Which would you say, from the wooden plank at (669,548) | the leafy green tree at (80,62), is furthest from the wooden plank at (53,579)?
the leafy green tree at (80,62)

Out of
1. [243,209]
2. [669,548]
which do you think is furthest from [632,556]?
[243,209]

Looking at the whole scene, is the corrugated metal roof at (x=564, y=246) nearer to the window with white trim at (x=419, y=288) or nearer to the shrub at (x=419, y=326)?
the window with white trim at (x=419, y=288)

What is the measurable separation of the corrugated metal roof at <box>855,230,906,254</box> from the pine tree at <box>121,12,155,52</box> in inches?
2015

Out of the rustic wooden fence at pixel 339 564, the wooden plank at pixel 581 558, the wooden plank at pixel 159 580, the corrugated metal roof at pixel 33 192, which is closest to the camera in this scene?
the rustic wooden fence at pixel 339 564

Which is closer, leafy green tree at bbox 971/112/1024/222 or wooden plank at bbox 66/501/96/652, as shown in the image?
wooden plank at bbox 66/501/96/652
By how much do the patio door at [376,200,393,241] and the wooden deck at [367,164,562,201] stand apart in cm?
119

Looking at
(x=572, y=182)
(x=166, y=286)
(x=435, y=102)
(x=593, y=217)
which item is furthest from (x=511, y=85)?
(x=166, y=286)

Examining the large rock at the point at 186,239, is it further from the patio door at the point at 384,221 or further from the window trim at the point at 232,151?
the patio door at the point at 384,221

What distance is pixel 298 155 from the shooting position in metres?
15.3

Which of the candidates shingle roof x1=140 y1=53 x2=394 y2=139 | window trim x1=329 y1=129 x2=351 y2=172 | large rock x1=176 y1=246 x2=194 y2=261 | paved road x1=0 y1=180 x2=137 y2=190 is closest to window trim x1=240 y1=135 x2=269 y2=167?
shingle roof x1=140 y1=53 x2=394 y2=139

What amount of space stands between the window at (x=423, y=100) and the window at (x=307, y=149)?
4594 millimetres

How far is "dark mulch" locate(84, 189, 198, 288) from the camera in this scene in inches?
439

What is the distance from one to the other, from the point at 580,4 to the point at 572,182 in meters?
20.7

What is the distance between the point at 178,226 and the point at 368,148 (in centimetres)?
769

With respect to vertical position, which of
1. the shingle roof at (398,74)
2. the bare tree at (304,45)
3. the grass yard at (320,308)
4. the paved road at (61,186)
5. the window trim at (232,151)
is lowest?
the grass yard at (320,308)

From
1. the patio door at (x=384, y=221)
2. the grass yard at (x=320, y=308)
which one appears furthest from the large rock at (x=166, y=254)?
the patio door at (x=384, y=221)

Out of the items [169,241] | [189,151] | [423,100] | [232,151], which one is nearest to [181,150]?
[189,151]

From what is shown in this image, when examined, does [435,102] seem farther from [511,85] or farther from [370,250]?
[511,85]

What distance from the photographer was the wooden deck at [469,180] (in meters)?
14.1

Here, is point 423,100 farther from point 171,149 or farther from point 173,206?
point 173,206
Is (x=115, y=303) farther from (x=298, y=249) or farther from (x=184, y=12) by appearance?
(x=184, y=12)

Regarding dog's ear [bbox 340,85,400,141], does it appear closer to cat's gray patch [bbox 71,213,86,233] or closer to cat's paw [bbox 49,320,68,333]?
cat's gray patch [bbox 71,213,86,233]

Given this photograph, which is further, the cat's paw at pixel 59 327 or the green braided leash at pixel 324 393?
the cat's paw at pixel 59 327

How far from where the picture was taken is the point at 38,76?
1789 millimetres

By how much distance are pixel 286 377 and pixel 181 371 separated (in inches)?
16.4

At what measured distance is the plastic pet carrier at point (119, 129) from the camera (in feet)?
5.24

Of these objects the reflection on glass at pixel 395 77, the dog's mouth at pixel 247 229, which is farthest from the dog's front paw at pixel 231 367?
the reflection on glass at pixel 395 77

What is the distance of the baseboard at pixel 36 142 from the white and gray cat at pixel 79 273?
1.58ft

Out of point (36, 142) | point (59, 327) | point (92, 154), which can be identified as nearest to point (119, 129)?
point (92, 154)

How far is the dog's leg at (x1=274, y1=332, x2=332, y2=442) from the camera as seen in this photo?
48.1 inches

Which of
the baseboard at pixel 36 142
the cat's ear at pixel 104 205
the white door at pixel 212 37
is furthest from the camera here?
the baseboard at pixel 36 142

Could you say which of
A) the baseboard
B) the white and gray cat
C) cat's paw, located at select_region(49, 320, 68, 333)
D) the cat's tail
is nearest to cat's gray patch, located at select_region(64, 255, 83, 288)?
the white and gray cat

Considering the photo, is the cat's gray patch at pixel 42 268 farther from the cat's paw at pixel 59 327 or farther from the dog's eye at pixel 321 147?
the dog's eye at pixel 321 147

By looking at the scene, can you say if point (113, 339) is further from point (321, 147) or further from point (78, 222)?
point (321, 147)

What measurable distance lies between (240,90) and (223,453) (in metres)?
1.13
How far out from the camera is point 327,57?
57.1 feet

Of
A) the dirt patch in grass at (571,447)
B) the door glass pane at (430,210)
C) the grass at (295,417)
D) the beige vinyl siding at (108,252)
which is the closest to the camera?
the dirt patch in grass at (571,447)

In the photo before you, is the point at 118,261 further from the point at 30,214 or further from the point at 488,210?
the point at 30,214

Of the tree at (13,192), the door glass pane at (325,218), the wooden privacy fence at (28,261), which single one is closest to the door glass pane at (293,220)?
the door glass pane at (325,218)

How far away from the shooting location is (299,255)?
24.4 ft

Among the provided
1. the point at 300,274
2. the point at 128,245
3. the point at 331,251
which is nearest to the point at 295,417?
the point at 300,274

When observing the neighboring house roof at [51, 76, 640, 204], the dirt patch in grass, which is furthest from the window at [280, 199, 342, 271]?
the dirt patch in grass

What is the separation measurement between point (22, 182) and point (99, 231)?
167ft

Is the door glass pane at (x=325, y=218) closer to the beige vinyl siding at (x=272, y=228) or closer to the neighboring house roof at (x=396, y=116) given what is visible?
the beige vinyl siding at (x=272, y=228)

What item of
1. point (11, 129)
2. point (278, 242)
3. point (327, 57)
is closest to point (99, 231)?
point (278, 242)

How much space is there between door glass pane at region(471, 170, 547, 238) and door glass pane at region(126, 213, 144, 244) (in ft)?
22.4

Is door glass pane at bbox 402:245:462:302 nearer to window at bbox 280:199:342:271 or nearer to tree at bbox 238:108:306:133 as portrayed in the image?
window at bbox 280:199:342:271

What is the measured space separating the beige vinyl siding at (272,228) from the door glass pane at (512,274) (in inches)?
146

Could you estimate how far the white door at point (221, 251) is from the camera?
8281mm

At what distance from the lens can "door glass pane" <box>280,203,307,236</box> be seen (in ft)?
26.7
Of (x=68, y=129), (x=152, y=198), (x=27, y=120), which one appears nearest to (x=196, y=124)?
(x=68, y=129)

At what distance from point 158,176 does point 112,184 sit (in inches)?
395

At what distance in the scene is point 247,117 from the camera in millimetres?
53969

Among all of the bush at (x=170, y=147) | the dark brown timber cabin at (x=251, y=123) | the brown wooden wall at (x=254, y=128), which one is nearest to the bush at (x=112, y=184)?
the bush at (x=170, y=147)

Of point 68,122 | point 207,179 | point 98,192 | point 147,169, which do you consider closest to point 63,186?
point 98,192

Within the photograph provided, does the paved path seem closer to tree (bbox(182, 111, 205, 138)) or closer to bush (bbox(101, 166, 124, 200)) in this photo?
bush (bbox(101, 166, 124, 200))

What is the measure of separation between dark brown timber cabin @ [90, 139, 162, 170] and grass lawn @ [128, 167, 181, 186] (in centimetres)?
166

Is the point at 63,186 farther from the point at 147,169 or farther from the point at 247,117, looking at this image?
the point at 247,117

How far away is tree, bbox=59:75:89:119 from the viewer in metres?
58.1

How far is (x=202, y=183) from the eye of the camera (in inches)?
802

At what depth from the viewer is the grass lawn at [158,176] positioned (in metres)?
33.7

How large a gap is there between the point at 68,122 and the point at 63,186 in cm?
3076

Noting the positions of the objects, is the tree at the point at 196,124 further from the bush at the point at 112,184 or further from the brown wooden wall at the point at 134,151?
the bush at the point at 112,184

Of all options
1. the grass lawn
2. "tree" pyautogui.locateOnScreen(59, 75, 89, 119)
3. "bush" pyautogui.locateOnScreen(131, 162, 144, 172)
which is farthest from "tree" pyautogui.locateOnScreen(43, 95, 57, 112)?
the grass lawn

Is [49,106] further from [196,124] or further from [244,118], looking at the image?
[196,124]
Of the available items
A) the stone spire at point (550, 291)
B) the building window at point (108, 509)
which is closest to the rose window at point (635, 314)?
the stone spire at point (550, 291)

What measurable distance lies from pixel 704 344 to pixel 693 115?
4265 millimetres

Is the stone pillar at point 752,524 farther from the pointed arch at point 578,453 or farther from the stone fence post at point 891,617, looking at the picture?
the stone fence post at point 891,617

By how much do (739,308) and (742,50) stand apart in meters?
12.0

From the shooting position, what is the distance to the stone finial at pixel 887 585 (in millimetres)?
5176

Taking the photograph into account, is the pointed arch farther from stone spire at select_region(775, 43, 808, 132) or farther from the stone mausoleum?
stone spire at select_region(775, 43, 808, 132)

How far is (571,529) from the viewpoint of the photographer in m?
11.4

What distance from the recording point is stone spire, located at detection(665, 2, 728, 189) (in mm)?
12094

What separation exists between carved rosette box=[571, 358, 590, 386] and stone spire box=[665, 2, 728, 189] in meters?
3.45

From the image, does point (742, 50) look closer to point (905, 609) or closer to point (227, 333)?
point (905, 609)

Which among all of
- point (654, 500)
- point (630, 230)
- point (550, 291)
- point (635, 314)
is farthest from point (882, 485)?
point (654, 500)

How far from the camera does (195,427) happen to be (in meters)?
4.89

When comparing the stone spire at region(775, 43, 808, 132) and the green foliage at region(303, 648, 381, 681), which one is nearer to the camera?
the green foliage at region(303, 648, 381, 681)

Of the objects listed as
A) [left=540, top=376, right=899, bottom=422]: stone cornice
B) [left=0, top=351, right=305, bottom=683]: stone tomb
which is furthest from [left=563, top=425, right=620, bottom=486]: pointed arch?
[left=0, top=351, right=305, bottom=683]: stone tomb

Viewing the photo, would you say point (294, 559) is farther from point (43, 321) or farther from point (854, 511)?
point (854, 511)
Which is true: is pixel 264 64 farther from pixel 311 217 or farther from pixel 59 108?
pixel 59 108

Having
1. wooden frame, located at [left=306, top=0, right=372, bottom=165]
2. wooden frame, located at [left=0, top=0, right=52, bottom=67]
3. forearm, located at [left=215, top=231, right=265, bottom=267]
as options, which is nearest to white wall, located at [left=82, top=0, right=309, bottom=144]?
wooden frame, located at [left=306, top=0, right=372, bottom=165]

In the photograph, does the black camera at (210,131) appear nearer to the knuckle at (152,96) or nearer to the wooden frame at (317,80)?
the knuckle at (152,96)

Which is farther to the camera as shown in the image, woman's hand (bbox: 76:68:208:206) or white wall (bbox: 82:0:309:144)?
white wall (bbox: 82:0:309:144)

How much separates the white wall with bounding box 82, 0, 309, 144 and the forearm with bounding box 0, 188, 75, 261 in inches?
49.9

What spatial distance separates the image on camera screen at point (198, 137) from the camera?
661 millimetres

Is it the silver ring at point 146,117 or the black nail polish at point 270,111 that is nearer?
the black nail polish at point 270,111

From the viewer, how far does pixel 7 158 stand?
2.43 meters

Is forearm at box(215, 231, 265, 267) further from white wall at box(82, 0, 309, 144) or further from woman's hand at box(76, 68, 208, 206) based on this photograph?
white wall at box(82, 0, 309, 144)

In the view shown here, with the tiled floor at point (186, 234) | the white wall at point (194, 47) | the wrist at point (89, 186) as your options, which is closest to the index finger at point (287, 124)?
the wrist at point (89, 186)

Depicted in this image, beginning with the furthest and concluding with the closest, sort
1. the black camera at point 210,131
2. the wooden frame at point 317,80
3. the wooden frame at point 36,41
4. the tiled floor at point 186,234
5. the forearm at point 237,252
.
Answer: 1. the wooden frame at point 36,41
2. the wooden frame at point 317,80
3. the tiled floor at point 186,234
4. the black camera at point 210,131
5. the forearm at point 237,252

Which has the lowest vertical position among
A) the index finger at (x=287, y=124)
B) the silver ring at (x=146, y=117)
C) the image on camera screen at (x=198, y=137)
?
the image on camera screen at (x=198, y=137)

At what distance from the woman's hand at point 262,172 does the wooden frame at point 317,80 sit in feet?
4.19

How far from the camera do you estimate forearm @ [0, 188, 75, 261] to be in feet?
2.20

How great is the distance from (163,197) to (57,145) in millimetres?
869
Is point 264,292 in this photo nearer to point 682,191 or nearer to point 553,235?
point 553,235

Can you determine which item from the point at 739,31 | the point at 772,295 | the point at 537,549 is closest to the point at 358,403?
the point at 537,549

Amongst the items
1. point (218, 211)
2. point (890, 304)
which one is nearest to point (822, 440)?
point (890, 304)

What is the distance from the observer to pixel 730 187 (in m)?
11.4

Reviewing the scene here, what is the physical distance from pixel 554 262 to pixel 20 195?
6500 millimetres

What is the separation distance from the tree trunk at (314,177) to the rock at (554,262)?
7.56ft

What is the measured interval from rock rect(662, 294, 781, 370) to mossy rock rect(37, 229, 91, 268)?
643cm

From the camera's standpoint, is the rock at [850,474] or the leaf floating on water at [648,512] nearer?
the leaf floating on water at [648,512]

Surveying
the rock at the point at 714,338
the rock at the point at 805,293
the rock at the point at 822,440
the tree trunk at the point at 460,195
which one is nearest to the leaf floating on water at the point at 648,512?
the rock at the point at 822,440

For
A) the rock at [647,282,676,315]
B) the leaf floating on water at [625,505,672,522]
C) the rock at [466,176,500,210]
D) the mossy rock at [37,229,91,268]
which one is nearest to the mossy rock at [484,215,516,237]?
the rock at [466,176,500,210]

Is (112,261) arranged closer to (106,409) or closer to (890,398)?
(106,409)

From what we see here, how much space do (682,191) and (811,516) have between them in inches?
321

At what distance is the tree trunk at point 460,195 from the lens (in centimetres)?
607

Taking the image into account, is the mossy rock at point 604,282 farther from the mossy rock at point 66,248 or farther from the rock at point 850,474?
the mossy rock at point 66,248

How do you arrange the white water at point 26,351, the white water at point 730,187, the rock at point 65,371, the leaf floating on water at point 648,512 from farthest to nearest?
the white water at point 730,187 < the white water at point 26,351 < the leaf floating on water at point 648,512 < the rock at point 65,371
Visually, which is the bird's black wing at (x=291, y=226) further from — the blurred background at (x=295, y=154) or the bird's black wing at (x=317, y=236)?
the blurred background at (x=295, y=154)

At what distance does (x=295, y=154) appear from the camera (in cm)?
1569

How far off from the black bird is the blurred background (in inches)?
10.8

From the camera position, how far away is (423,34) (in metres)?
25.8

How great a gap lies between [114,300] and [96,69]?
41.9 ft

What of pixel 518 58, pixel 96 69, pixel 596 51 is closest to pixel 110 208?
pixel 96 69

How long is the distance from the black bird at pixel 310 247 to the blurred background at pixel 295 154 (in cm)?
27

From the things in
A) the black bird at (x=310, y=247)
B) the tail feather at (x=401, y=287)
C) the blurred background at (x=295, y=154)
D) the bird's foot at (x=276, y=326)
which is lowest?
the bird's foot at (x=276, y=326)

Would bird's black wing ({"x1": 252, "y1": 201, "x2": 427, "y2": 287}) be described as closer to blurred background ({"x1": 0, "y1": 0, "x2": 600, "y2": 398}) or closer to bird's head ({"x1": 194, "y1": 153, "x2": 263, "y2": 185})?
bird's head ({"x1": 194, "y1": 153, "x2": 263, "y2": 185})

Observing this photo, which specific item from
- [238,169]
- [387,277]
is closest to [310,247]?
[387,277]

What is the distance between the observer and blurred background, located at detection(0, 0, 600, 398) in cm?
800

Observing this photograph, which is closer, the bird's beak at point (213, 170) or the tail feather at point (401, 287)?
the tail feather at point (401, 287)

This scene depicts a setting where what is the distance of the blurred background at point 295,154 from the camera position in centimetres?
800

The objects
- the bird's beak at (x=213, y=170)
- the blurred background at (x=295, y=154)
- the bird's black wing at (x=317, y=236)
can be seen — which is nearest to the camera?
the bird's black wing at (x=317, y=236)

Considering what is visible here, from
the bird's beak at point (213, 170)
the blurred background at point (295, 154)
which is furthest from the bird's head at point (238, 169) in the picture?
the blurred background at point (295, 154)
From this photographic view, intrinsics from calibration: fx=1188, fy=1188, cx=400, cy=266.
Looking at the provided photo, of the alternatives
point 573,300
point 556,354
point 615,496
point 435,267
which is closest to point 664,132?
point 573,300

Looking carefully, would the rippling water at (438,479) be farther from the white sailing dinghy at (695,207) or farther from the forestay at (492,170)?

##########

Rewrite the lines of the records from the one containing "Of point 68,122" through the one containing "4265 millimetres", swapping "tree" for "pine tree" and leaving everything else the same.

§ **IN RESPONSE**:
Of point 68,122 | point 207,179 | point 98,192 | point 147,169, which do you consider closest to point 63,186?
point 98,192

Within the photograph provided, does the paved path seem closer to pine tree (bbox(182, 111, 205, 138)) or closer to bush (bbox(101, 166, 124, 200)) in this photo?
bush (bbox(101, 166, 124, 200))

What is the measure of separation between dark brown timber cabin @ [90, 139, 162, 170] and grass lawn @ [128, 167, 181, 186] (in centimetres)?
166

Is the point at 63,186 farther from the point at 147,169 or farther from the point at 247,117, looking at this image?
the point at 247,117

How far away is pine tree, bbox=59:75:89:119 from the viewer in metres?
58.1

How far is (x=202, y=183) from the eye of the camera (in inches)?
802

At what depth from the viewer is the grass lawn at [158,176] positioned (in metres)?
33.7

How large a gap is there between the point at 68,122 and the point at 63,186 in cm?
3076

Noting the positions of the objects, is the pine tree at the point at 196,124 further from the bush at the point at 112,184 or further from the brown wooden wall at the point at 134,151?
the bush at the point at 112,184

Of all options
1. the grass lawn
2. "pine tree" pyautogui.locateOnScreen(59, 75, 89, 119)
3. "bush" pyautogui.locateOnScreen(131, 162, 144, 172)
which is farthest from "pine tree" pyautogui.locateOnScreen(43, 95, 57, 112)?
the grass lawn

Is [49,106] further from [196,124] or further from [244,118], looking at the image?
[196,124]
Of the available items
A) the stone spire at point (550, 291)
B) the building window at point (108, 509)
which is closest to the rose window at point (635, 314)?
the stone spire at point (550, 291)

What measurable distance lies from pixel 704 344 to pixel 693 115?
4265 millimetres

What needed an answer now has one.